I think about that van often now, I wonder if the skinny unshaven man behind the wheel noticed the way my daughter’s eyes shined. If he too saw the way her cheeks were touched with cherry, as if by an angel’s soft pinch of grace. I wonder if his van served more than just the purpose of alluring children with its siren like song.
This morning I walked the streets of our neighborhood, like I do every morning, like she did that summer day in June, and I noticed house number 2607, the one with the blue shutters and peeling white siding, had their curtains open. The thing about that house is, they never have their curtains open. I’ve told the police this, but they say that means nothing. They can’t get a search warrant for every house that keeps their curtains closed. I’ve thought about walking straight into their house, when the garage opens, or the man is outside mowing the lawn.

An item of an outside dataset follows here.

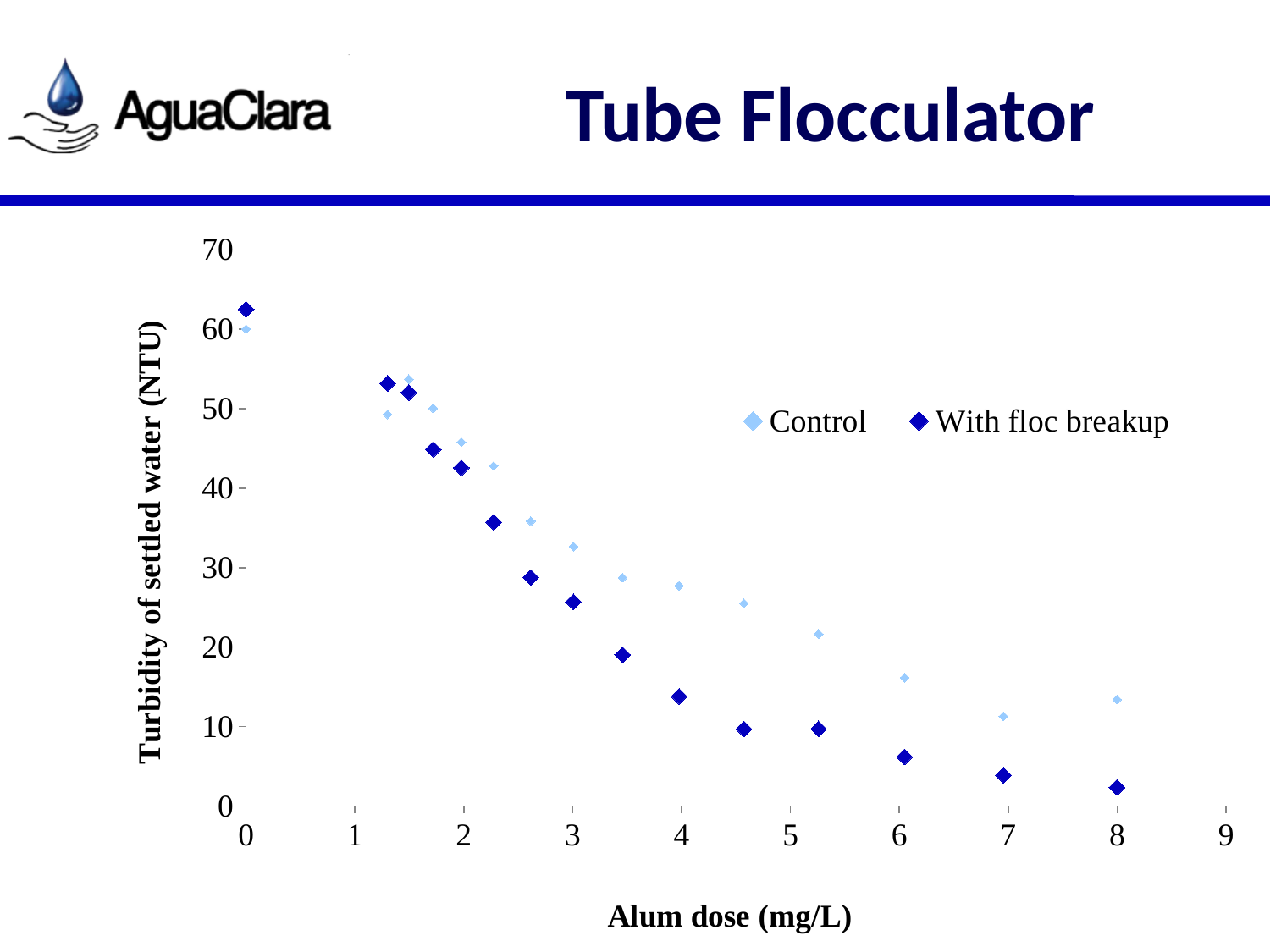
Does the turbidity of settled water rise or fall as the alum dose increases? fall Is the value for Control at an alum dose of 8 mg/L greater or less than 10? greater Is the value for With floc breakup at an alum dose of 0 mg/L greater or less than 50? greater What kind of chart is shown on the slide? scatter chart What is the title of the x axis? Alum dose (mg/L) What are the two series named in the legend? Control and With floc breakup Is the value for With floc breakup at an alum dose of 3 mg/L greater or less than 30? less At an alum dose of 8 mg/L, which series has the higher turbidity, Control or With floc breakup? Control How many series does the legend list? 2 At an alum dose of 4 mg/L, which series has the lower turbidity, Control or With floc breakup? With floc breakup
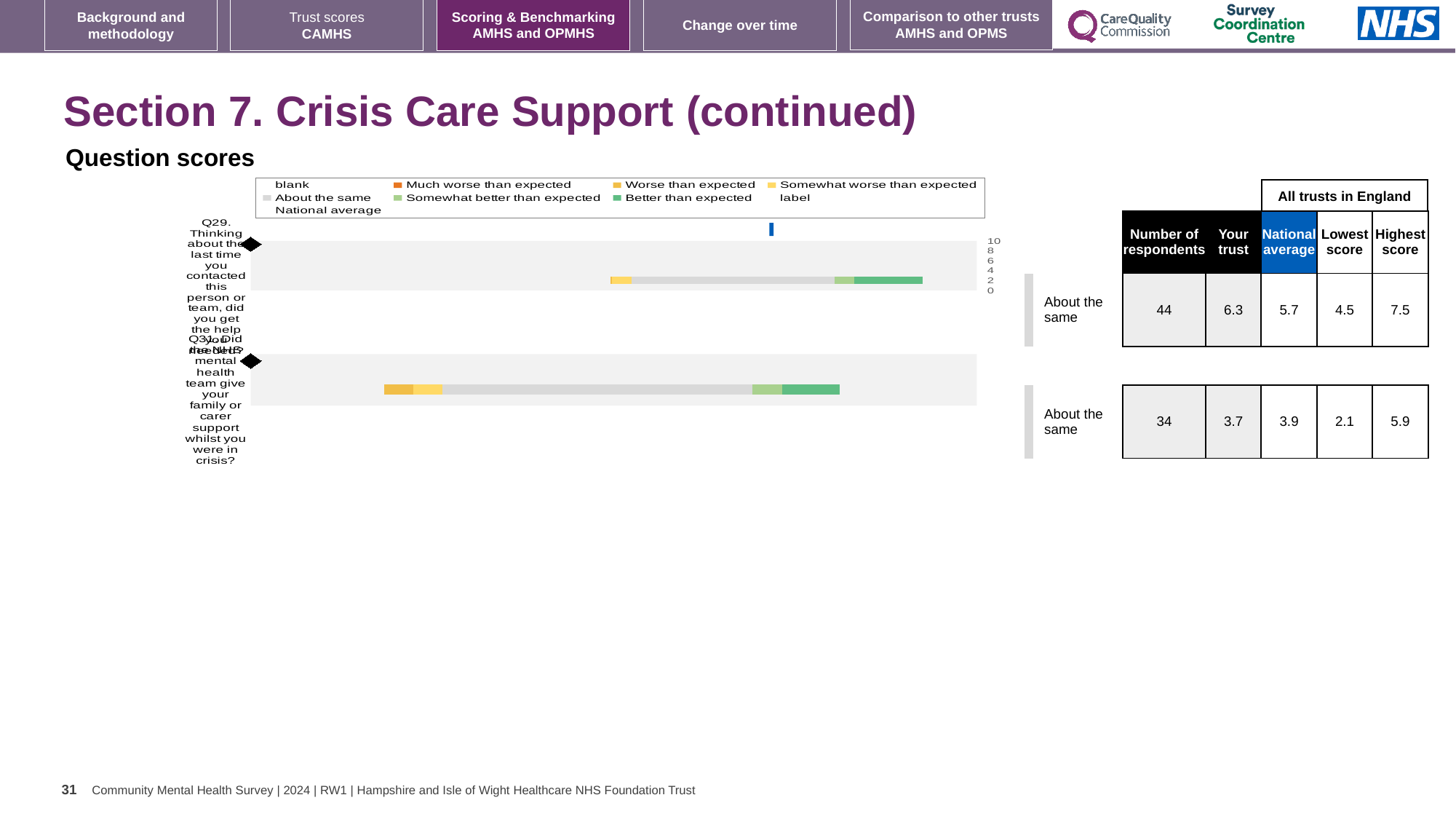
What is the 'Your trust' score for Q29? 6.3 What is the difference between the highest and lowest scores for Q29? 3.0 What is the national average score for Q31? 3.9 What is the difference between the national average and the 'Your trust' score for Q31? 0.2 What kind of chart is shown under 'Question scores'? bar chart What is the highest score among all trusts in England for Q29? 7.5 What benchmark category is shown next to both Q29 and Q31? About the same For Q29, which is larger: the 'Your trust' score or the national average? Your trust How many entries does the chart legend list? 9 How many respondents answered Q31? 34 Which question has the higher 'Your trust' score, Q29 or Q31? Q29 How many questions (bars) are plotted in the chart? 2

But a part of me knows I’ve gone a bit crazy. I comprehend time stopped for me on June 19, 2012. The police tell me, my husband says, the death certificate proves, my baby was killed, two houses down from mine, by a dog that’d escaped its yard. But I don’t understand how that can be true. I’d never seen a dog at that house. I sit here and stare at her little shoes, and I think she can’t really be completely gone. She’s got to be out there. Somewhere. Waiting for me to bring her home.